Солнце вот-вот уже должно было взойти, когда Фам Лань попрощался с настоятелем и, взяв на плечи коромысло с двумя корзинами, отправился в сторону гор. Ему тоже предстоял неблизкий и нелегкий путь.
Батаяьон карателей начал свой поход, как и было предусмотрено планом операции. На несколько часов раньше, урча моторами, ушли с базы два «Катерпиллера» с привинченными массивными ножами. По пути к Фафыонгу солдаты проведут тренировочные карательные акции против нескольких мелких деревень. Они опробуют технику в деле, прощупают крестьян, проверят, не скрываются ли у них вьетконговцы.
В маленькую деревеньку под названием Тёмой каратели пришли часов в десять. Было уже жарко.

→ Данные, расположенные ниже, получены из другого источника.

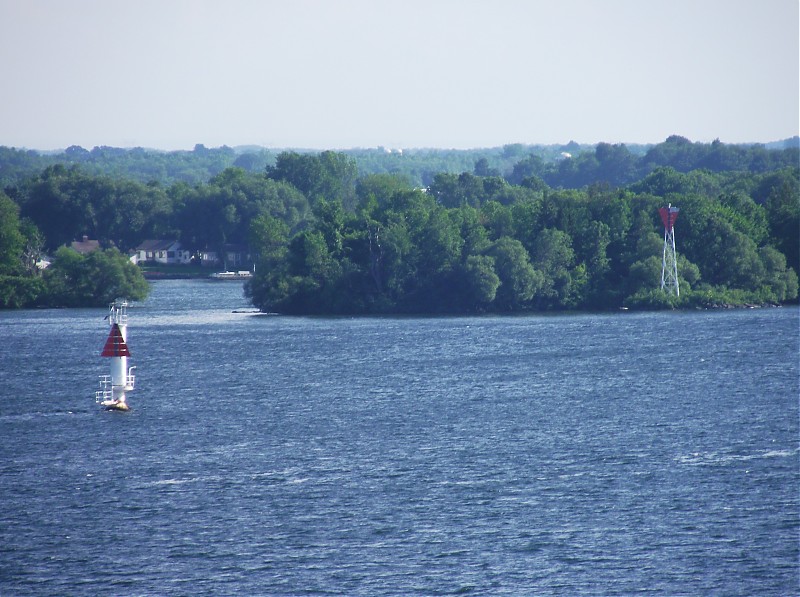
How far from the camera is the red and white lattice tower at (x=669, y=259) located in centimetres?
10212

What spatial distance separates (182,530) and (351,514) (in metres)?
5.12

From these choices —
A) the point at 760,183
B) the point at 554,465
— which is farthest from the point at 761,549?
the point at 760,183

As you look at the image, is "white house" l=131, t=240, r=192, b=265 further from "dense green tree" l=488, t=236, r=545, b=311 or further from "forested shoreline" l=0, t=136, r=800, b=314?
"dense green tree" l=488, t=236, r=545, b=311

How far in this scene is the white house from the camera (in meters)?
174

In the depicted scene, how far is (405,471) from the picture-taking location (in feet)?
141

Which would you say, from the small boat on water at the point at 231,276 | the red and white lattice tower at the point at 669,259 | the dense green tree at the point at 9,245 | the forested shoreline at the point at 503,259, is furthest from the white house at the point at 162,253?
the red and white lattice tower at the point at 669,259

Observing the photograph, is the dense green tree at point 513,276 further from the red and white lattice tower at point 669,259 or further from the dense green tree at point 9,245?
the dense green tree at point 9,245

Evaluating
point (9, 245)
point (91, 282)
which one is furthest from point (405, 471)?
point (9, 245)

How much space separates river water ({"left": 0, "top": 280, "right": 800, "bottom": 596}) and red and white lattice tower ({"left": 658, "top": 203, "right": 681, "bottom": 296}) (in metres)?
24.8

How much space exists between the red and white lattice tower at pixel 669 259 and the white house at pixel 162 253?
86.5 m

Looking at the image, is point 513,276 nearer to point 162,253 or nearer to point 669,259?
point 669,259

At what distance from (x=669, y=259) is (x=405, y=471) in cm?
6709

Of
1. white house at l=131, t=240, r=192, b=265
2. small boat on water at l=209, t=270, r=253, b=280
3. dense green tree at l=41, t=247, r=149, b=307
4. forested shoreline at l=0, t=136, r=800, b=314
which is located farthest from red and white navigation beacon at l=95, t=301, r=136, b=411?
white house at l=131, t=240, r=192, b=265

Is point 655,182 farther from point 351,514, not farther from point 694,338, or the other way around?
point 351,514
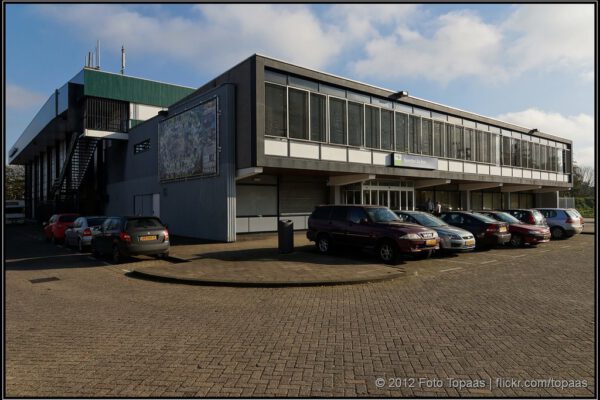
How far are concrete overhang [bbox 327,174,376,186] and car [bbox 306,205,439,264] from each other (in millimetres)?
7431

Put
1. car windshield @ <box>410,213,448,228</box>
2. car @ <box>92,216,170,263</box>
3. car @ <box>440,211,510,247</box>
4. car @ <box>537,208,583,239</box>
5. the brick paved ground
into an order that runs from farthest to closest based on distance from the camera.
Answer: car @ <box>537,208,583,239</box>, car @ <box>440,211,510,247</box>, car windshield @ <box>410,213,448,228</box>, car @ <box>92,216,170,263</box>, the brick paved ground

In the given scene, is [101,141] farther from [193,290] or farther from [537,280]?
[537,280]

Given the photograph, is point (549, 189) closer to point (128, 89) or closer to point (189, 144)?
point (189, 144)

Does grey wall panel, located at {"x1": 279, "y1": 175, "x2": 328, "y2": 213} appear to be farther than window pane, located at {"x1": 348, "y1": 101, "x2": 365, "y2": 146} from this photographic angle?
Yes

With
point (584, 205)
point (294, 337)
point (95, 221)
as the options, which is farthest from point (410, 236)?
point (584, 205)

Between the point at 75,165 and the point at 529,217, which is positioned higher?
the point at 75,165

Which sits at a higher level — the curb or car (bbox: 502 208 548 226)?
car (bbox: 502 208 548 226)

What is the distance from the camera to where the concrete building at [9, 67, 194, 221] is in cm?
3081

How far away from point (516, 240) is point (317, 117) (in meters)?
10.5

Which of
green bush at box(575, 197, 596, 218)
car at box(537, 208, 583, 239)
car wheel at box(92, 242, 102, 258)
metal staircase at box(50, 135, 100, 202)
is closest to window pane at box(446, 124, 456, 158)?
car at box(537, 208, 583, 239)

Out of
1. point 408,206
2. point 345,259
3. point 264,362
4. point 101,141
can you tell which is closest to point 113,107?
point 101,141

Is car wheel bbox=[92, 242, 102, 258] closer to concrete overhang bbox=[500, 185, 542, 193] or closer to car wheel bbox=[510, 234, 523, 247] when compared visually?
car wheel bbox=[510, 234, 523, 247]

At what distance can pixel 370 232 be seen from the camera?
12.5 metres

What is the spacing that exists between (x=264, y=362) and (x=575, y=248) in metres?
16.7
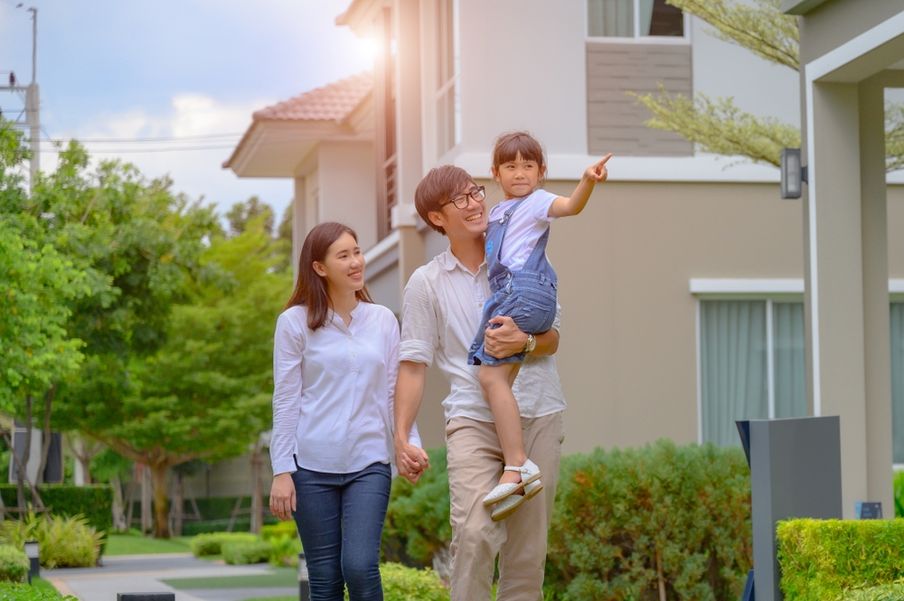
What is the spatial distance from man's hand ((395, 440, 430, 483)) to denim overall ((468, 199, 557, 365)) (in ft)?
1.37

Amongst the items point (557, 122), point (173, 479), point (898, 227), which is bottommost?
point (173, 479)

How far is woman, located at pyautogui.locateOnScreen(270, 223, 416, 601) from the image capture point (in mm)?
5668

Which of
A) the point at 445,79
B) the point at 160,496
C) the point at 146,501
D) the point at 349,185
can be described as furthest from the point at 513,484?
the point at 146,501

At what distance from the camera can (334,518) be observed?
5.73 meters

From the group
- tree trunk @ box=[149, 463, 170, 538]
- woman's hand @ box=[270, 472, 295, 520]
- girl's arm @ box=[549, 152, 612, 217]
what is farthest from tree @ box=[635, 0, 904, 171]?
tree trunk @ box=[149, 463, 170, 538]

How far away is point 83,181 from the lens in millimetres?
20891

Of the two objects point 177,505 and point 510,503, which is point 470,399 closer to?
point 510,503

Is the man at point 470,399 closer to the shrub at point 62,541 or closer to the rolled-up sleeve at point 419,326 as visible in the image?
the rolled-up sleeve at point 419,326

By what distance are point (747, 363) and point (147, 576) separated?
8.89 metres

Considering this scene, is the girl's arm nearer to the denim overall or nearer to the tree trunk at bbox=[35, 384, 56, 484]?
the denim overall

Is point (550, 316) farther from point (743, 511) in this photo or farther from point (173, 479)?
point (173, 479)

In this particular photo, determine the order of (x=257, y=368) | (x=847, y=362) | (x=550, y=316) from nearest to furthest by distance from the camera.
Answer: (x=550, y=316)
(x=847, y=362)
(x=257, y=368)

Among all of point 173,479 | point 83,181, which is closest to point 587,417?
point 83,181

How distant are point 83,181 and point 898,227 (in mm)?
11946
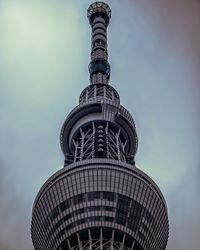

— Надо же додуматься послать в такую даль пешком! — возмущались солдаты. — От вертолётов деться некуда, а солдат должен топать пешком по этой чертовой жаре.
Джерри Торн, американский советник при вьетнамском батальоне особого назначения, повалился на расстеленные в маленьком дворике недавно сжатые стебли риса и, сделав несколько глотков из алюминиевой фляжки, подозвал к себе американского капрала по прозвищу Бронко-негр, хотя он был настоящим белым, но из-за смуглого лица выходца с Сицилии к нему прилепилась эта кличка, к которой он уже привык.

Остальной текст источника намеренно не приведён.